What replaced the fantasy of the good life? Dreams of prepping for life on Mars or in the metaverse? Of financial security through wild trades, or finding a good man to take care of you so you could leave the hustle behind? And who are these new dreams in service of? If the tale of hard work and upward mobility kept us yoked to our employers and our 9-to-5 jobs, the fantasy of the YOLO investment ‘Lambos or food stamps!’ keeps its subjects attached to the market. To risking it all. And these dreams feed the market, as in the crypto winter of 2021 where many vulnerable investors were left holding the bag, or the post-GameStop frenzy where, despite feelgood stories about David and Goliath, the significant profiteer was the market-maker behind the Robinhood trading app.

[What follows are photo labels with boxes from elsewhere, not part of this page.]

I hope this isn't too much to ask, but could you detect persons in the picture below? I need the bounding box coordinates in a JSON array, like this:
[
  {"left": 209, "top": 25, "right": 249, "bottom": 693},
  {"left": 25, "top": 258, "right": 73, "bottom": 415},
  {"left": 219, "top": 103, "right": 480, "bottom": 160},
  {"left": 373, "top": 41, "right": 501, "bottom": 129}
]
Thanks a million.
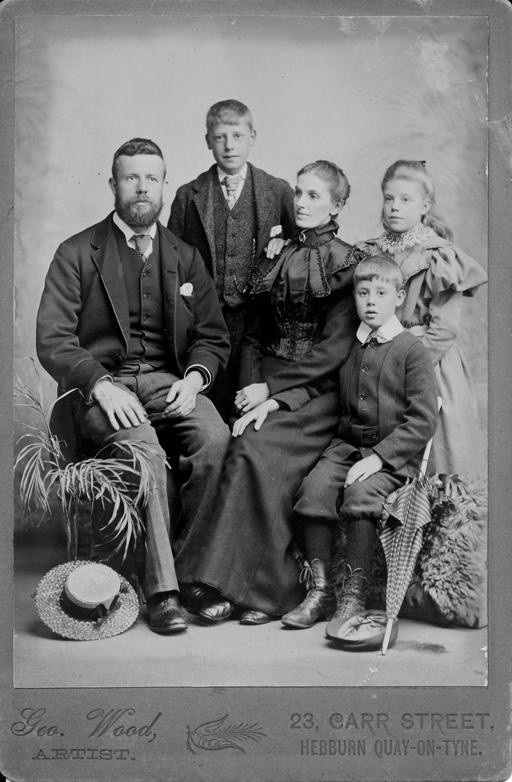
[
  {"left": 231, "top": 253, "right": 439, "bottom": 639},
  {"left": 173, "top": 160, "right": 370, "bottom": 624},
  {"left": 351, "top": 159, "right": 483, "bottom": 484},
  {"left": 35, "top": 136, "right": 230, "bottom": 634},
  {"left": 168, "top": 99, "right": 302, "bottom": 424}
]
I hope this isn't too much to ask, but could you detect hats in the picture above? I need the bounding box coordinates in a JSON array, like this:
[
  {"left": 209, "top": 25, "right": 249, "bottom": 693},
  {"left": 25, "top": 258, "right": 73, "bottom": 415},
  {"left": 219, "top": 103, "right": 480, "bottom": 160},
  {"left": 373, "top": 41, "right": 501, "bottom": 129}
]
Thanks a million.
[
  {"left": 327, "top": 609, "right": 398, "bottom": 652},
  {"left": 38, "top": 561, "right": 140, "bottom": 641}
]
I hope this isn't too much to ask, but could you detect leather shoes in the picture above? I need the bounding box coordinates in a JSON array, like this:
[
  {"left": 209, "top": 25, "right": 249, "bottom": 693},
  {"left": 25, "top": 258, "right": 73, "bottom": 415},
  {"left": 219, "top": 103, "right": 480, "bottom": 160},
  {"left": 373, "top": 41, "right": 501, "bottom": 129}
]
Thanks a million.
[{"left": 147, "top": 581, "right": 271, "bottom": 635}]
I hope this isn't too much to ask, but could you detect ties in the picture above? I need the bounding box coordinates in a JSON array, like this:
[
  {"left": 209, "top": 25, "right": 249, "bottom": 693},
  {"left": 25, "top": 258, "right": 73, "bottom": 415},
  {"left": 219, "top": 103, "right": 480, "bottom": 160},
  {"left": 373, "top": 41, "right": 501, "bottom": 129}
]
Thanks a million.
[
  {"left": 224, "top": 175, "right": 241, "bottom": 207},
  {"left": 131, "top": 234, "right": 151, "bottom": 260}
]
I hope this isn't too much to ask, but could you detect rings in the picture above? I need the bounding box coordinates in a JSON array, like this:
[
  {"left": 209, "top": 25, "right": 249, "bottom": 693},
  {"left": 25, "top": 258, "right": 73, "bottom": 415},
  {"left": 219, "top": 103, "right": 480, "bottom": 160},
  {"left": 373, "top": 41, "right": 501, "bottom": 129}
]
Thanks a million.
[{"left": 241, "top": 400, "right": 247, "bottom": 407}]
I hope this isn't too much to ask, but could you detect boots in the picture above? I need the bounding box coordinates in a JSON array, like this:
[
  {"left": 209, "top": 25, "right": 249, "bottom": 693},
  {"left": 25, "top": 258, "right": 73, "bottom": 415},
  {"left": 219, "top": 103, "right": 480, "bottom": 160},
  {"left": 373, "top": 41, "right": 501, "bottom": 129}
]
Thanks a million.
[
  {"left": 326, "top": 562, "right": 368, "bottom": 639},
  {"left": 280, "top": 560, "right": 337, "bottom": 628}
]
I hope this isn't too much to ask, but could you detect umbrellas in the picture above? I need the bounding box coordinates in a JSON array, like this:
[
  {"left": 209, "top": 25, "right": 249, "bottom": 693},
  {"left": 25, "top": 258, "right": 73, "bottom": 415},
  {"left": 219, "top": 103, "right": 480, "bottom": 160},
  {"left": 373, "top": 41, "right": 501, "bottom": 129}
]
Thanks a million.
[{"left": 375, "top": 396, "right": 442, "bottom": 656}]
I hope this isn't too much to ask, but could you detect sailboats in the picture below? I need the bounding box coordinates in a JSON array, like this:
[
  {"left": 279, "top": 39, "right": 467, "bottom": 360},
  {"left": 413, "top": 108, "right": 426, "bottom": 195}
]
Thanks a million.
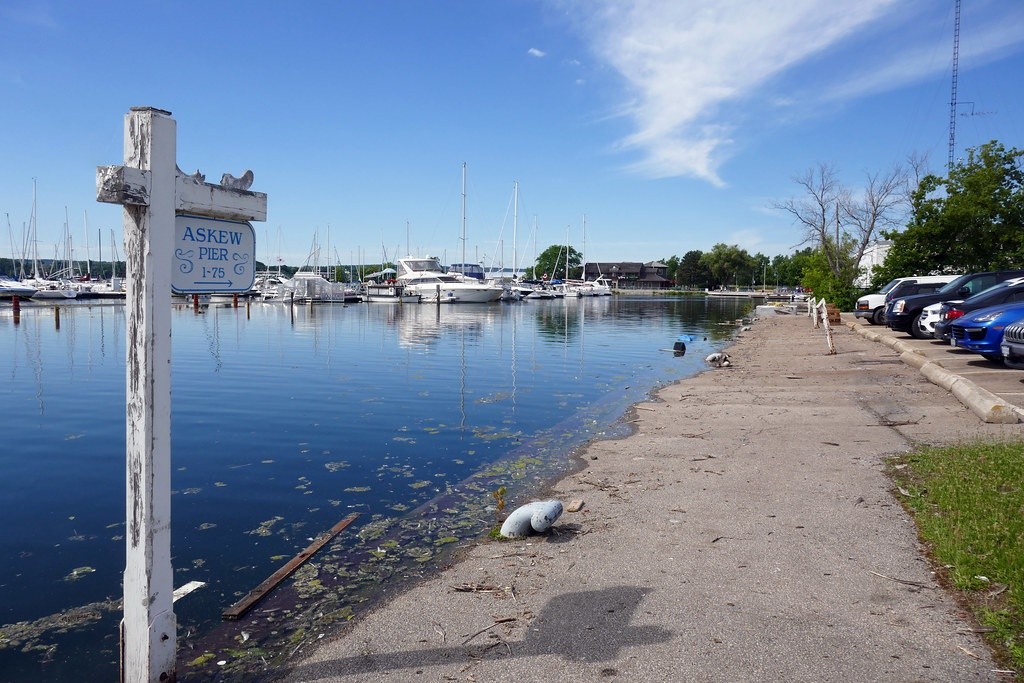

Financial markets are no longer a space where investors allocate capital to businesses to grow a profit. It’s all about gambling on vibes in the gulf left by financial and social and political systems in total freefall. Nihilistic vibes, desperate vibes, hopeless vibes. The market is a giant lottery in search of the prize of security, gambling for a spot in the lifeboats. Of course, financial markets have been divorced from the so-called ‘real’ economy since the 1970s. But, maybe, in the era of post-truth and political apathy, what is new is an acceleration of these sensations, a total sense that nothing matters anymore. Hard work doesn’t matter. Good sense doesn’t matter, and neither do good bets or doing all the right things.

There are no more dreams of the good life. And no more futures. Fuckit. YOLO.